(ENTRIES SHOWN Opens)
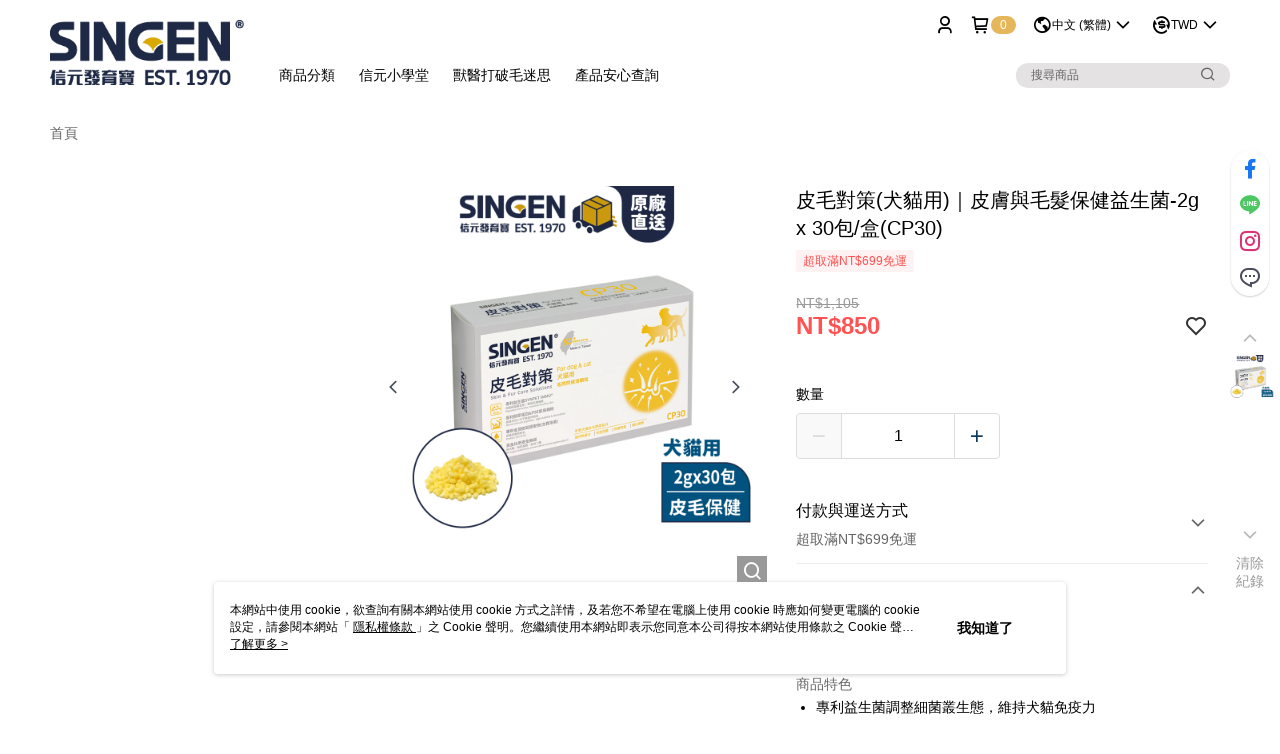

--- FILE ---
content_type: text/css
request_url: https://cms-static.cdn.91app.com/theme/40350/css/cmsTheme_d2b3c844-bb87-477e-b482-246c5cbe50d4_1768959023196.css?v=020190828
body_size: 353
content:
.cms-badge{color:#fff;background:#e5b65a}.cms-header{background:#fff}.cms-nav{color:#000}.cms-logo{background-image:url(https://cms-static.cdn.91app.com/images/original/40350/cc57d99b-07f4-4339-bffc-ab9a39508fdb-1584347636-o7wpxxtut3_d.png)}.cms-linkColor{color:#428bca !important}.cms-moneyColor{color:#ff5353 !important}.cms-discountMoneyColor{color:#ff5353 !important}.cms-primaryBtnBgColor{background-color:#0d3b5f !important}.cms-primaryBtnTextColor{color:#fff !important}.cms-secondBtnBgColor{background-color:#fff !important}.cms-secondBtnTextColor{color:#ffa800 !important}.cms-secondBtnBorderColor{border-color:#ffa800 !important}.cms-primaryHeartBtnBgColor{color:#ff5353 !important}.cms-secondHeartBtnBgColor{color:#333 !important}.cms-generalTagBgColor{background-color:#fff2f2 !important}.cms-generalTagTextColor{color:#ff5353 !important}.cms-emphasisTagBgColor{background-color:#ff5353 !important}.cms-emphasisTagTextColor{color:#fff !important}.cms-keyWordTagTextColor{color:#666 !important}.cms-moneyBgColor{background-color:#ff5353 !important}.cms-moneyBorderColor{border-color:#ff5353 !important}.cms-moneyOutlineColor{outline-color:#ff5353 !important}#progressbar li.active:before{background-color:#ff5353 !important;border-color:#ff5353 !important}.cms-secondBtnBgColor:hover{background-color:#f7f7f7 !important}.cms-primaryBtnBgColor:hover{background-color:#0b3352 !important}.cms-primaryBtnBorderColor{border-color:#0d3b5f !important}.cms-primaryQtyBtnTextColor{color:#0d3b5f !important}.cms-tagBorderColor{border-color:#fff2f2 !important}.banner-discount-fee{color:#ff5353 !important}.banner-add-to-cart{border-color:#ffa800 !important;color:#ffa800 !important}.cms-main-color{background-color:#fff !important}.cms-sub-color{color:#000 !important}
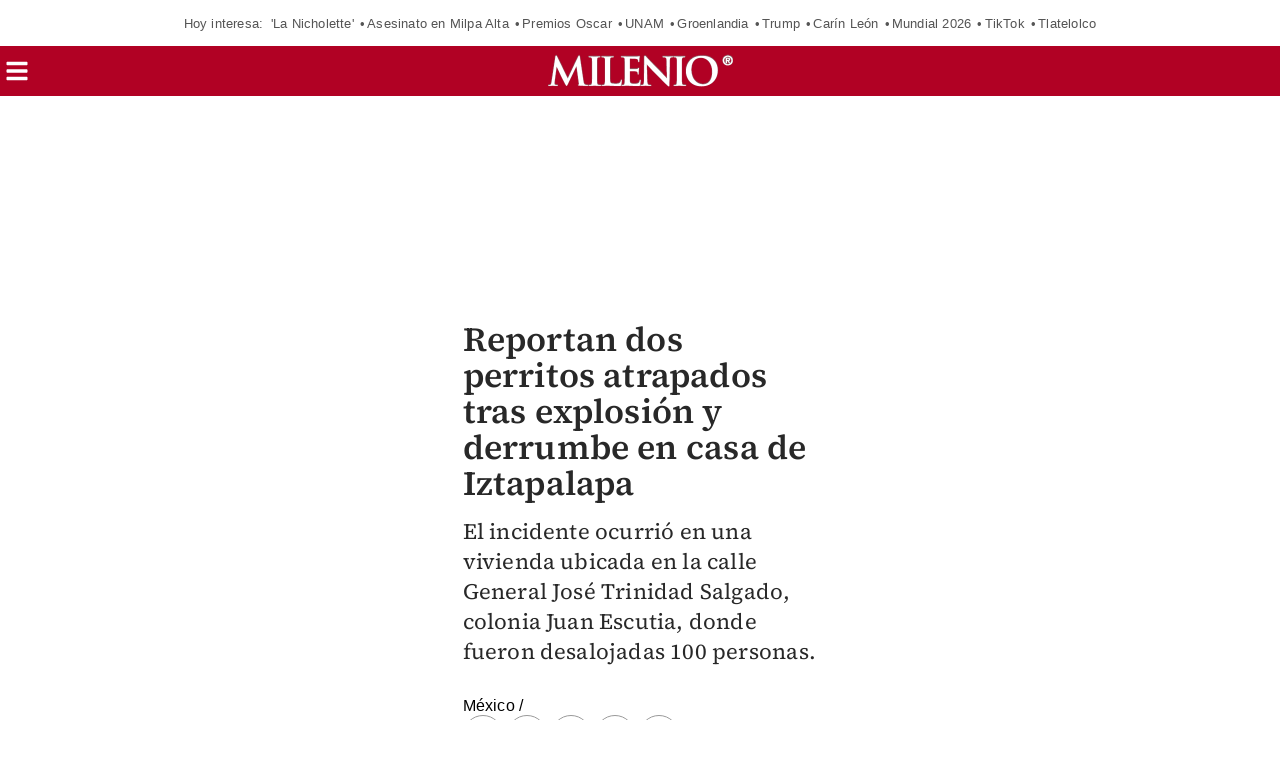

--- FILE ---
content_type: text/html
request_url: https://c3.taboola.com/amp/amp-analytics-taboola.html?url=https%3A%2F%2Fwww.milenio.com%2Fvideos%2Fpolicia%2Freportan-perritos-atrapados-explosion-derrumbe-casa-iztapalapa&aid=milenio&cnsntstr=&cnsntst=-1
body_size: 556
content:
<!DOCTYPE html>
<html lang="en">
<head></head>
<body>
<script type="text/javascript">
    var url, aid;

    function parseQueryParams() {
        url = getQueryParams('url');
        var paramUid = getQueryParams('aid');
        if (paramUid) {
            aid = getAid(paramUid);
        }
    }

    function getQueryParams(name) {
        var queryParams = {};
        var queryStrings = location.search.substring(1);
        var params = queryStrings.split("&");
        for (var i = 0; i < params.length; i++) {
            var pair = params[i].split("=");
            queryParams[pair[0]] = decodeURIComponent(pair[1]);
        }

        if (queryParams.hasOwnProperty(name)) {
            return queryParams[name];
        }

        return undefined;
    }

    function isMobileDevice() {
        return /mobile/i.test(navigator.userAgent);
    }

    function getAid(aid) {
        var obj = tryParseJSON(aid);
        if (!obj) {
            return aid;
        }
        if (isMobileDevice() && obj.hasOwnProperty("mobileAid")) {
            return obj.mobileAid;
        }
        return obj.aid;
    }

    function tryParseJSON(strObj) {
        try {
            if (strObj.indexOf('{') === -1) {
                return null;
            }
            var obj = JSON.parse(strObj);
            if (obj && typeof obj == "object") return obj;
        } catch (e) {
        }
        return null;
    }

    parseQueryParams();

    window._taboola = window._taboola || [];
    _taboola.push({
        article: 'auto',
        url: url,
        ref_url: 'https://ampproject.net'
    });
    !function (e, f, u, i) {
        if (!document.getElementById(i)) {
            e.async = 1;
            e.src = u;
            e.id = i;
            f.parentNode.insertBefore(e, f);
        }
    }(document.createElement('script'), document.getElementsByTagName('script')[0], 'https://cdn.taboola.com/libtrc/' + aid + '/trk.js', 'tb_loader_script');
    if (window.performance && typeof window.performance.mark == 'function') {
        window.performance.mark('tbl_ic');
    }
</script>
</body>
</html>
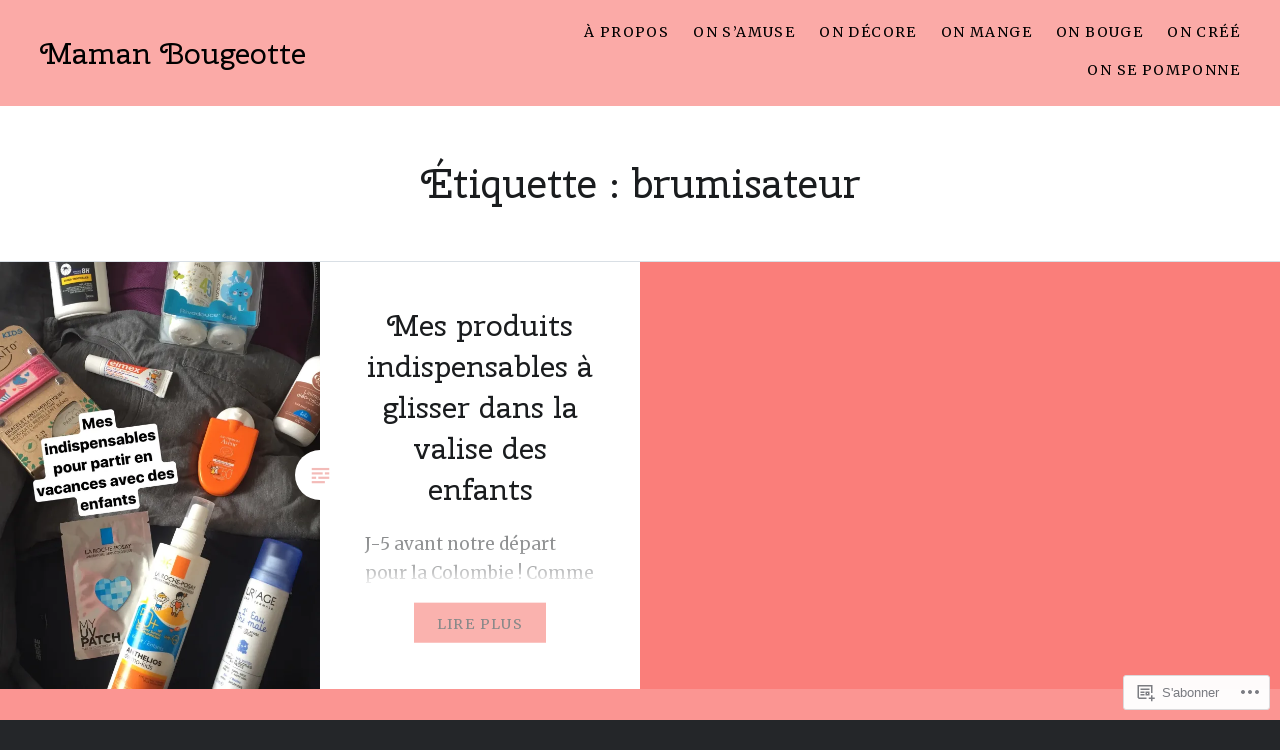

--- FILE ---
content_type: text/css;charset=utf-8
request_url: https://s0.wp.com/?custom-css=1&csblog=8woUF&cscache=6&csrev=8
body_size: -98
content:
.site-banner .site-banner-media:before,.banner-custom-header .site-banner-media:before{top:100%}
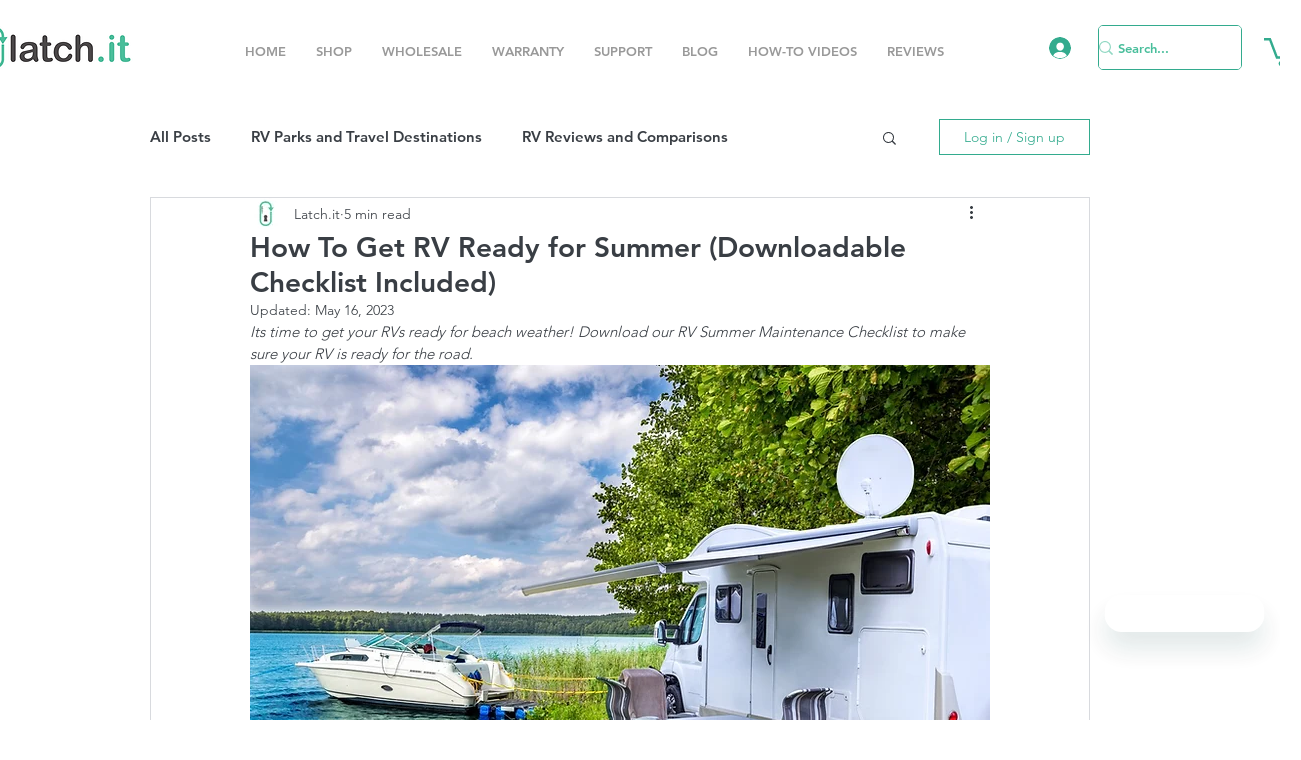

--- FILE ---
content_type: text/html; charset=utf-8
request_url: https://www.google.com/recaptcha/api2/aframe
body_size: 266
content:
<!DOCTYPE HTML><html><head><meta http-equiv="content-type" content="text/html; charset=UTF-8"></head><body><script nonce="3lW_eaS21_UtKX2fvVlw7w">/** Anti-fraud and anti-abuse applications only. See google.com/recaptcha */ try{var clients={'sodar':'https://pagead2.googlesyndication.com/pagead/sodar?'};window.addEventListener("message",function(a){try{if(a.source===window.parent){var b=JSON.parse(a.data);var c=clients[b['id']];if(c){var d=document.createElement('img');d.src=c+b['params']+'&rc='+(localStorage.getItem("rc::a")?sessionStorage.getItem("rc::b"):"");window.document.body.appendChild(d);sessionStorage.setItem("rc::e",parseInt(sessionStorage.getItem("rc::e")||0)+1);localStorage.setItem("rc::h",'1769899278751');}}}catch(b){}});window.parent.postMessage("_grecaptcha_ready", "*");}catch(b){}</script></body></html>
(ENTRIES SHOWN Closes)
YOUR OBJECTIVE:
Each line above is to be repeated exactly as written; no picture is carried over.

EXERCISE OUTPUT:
--- FILE ---
content_type: text/css
request_url: https://cms-static.cdn.91app.com/theme/40350/css/cmsTheme_d2b3c844-bb87-477e-b482-246c5cbe50d4_1768959023196.css?v=020190828
body_size: 353
content:
.cms-badge{color:#fff;background:#e5b65a}.cms-header{background:#fff}.cms-nav{color:#000}.cms-logo{background-image:url(https://cms-static.cdn.91app.com/images/original/40350/cc57d99b-07f4-4339-bffc-ab9a39508fdb-1584347636-o7wpxxtut3_d.png)}.cms-linkColor{color:#428bca !important}.cms-moneyColor{color:#ff5353 !important}.cms-discountMoneyColor{color:#ff5353 !important}.cms-primaryBtnBgColor{background-color:#0d3b5f !important}.cms-primaryBtnTextColor{color:#fff !important}.cms-secondBtnBgColor{background-color:#fff !important}.cms-secondBtnTextColor{color:#ffa800 !important}.cms-secondBtnBorderColor{border-color:#ffa800 !important}.cms-primaryHeartBtnBgColor{color:#ff5353 !important}.cms-secondHeartBtnBgColor{color:#333 !important}.cms-generalTagBgColor{background-color:#fff2f2 !important}.cms-generalTagTextColor{color:#ff5353 !important}.cms-emphasisTagBgColor{background-color:#ff5353 !important}.cms-emphasisTagTextColor{color:#fff !important}.cms-keyWordTagTextColor{color:#666 !important}.cms-moneyBgColor{background-color:#ff5353 !important}.cms-moneyBorderColor{border-color:#ff5353 !important}.cms-moneyOutlineColor{outline-color:#ff5353 !important}#progressbar li.active:before{background-color:#ff5353 !important;border-color:#ff5353 !important}.cms-secondBtnBgColor:hover{background-color:#f7f7f7 !important}.cms-primaryBtnBgColor:hover{background-color:#0b3352 !important}.cms-primaryBtnBorderColor{border-color:#0d3b5f !important}.cms-primaryQtyBtnTextColor{color:#0d3b5f !important}.cms-tagBorderColor{border-color:#fff2f2 !important}.banner-discount-fee{color:#ff5353 !important}.banner-add-to-cart{border-color:#ffa800 !important;color:#ffa800 !important}.cms-main-color{background-color:#fff !important}.cms-sub-color{color:#000 !important}

--- FILE ---
content_type: text/html
request_url: https://c3.taboola.com/amp/amp-analytics-taboola.html?url=https%3A%2F%2Fwww.milenio.com%2Fvideos%2Fpolicia%2Freportan-perritos-atrapados-explosion-derrumbe-casa-iztapalapa&aid=milenio&cnsntstr=&cnsntst=-1
body_size: 556
content:
<!DOCTYPE html>
<html lang="en">
<head></head>
<body>
<script type="text/javascript">
    var url, aid;

    function parseQueryParams() {
        url = getQueryParams('url');
        var paramUid = getQueryParams('aid');
        if (paramUid) {
            aid = getAid(paramUid);
        }
    }

    function getQueryParams(name) {
        var queryParams = {};
        var queryStrings = location.search.substring(1);
        var params = queryStrings.split("&");
        for (var i = 0; i < params.length; i++) {
            var pair = params[i].split("=");
            queryParams[pair[0]] = decodeURIComponent(pair[1]);
        }

        if (queryParams.hasOwnProperty(name)) {
            return queryParams[name];
        }

        return undefined;
    }

    function isMobileDevice() {
        return /mobile/i.test(navigator.userAgent);
    }

    function getAid(aid) {
        var obj = tryParseJSON(aid);
        if (!obj) {
            return aid;
        }
        if (isMobileDevice() && obj.hasOwnProperty("mobileAid")) {
            return obj.mobileAid;
        }
        return obj.aid;
    }

    function tryParseJSON(strObj) {
        try {
            if (strObj.indexOf('{') === -1) {
                return null;
            }
            var obj = JSON.parse(strObj);
            if (obj && typeof obj == "object") return obj;
        } catch (e) {
        }
        return null;
    }

    parseQueryParams();

    window._taboola = window._taboola || [];
    _taboola.push({
        article: 'auto',
        url: url,
        ref_url: 'https://ampproject.net'
    });
    !function (e, f, u, i) {
        if (!document.getElementById(i)) {
            e.async = 1;
            e.src = u;
            e.id = i;
            f.parentNode.insertBefore(e, f);
        }
    }(document.createElement('script'), document.getElementsByTagName('script')[0], 'https://cdn.taboola.com/libtrc/' + aid + '/trk.js', 'tb_loader_script');
    if (window.performance && typeof window.performance.mark == 'function') {
        window.performance.mark('tbl_ic');
    }
</script>
</body>
</html>

--- FILE ---
content_type: text/css;charset=utf-8
request_url: https://s0.wp.com/?custom-css=1&csblog=8woUF&cscache=6&csrev=8
body_size: -98
content:
.site-banner .site-banner-media:before,.banner-custom-header .site-banner-media:before{top:100%}

--- FILE ---
content_type: text/html; charset=utf-8
request_url: https://www.google.com/recaptcha/api2/aframe
body_size: 266
content:
<!DOCTYPE HTML><html><head><meta http-equiv="content-type" content="text/html; charset=UTF-8"></head><body><script nonce="3lW_eaS21_UtKX2fvVlw7w">/** Anti-fraud and anti-abuse applications only. See google.com/recaptcha */ try{var clients={'sodar':'https://pagead2.googlesyndication.com/pagead/sodar?'};window.addEventListener("message",function(a){try{if(a.source===window.parent){var b=JSON.parse(a.data);var c=clients[b['id']];if(c){var d=document.createElement('img');d.src=c+b['params']+'&rc='+(localStorage.getItem("rc::a")?sessionStorage.getItem("rc::b"):"");window.document.body.appendChild(d);sessionStorage.setItem("rc::e",parseInt(sessionStorage.getItem("rc::e")||0)+1);localStorage.setItem("rc::h",'1769899278751');}}}catch(b){}});window.parent.postMessage("_grecaptcha_ready", "*");}catch(b){}</script></body></html>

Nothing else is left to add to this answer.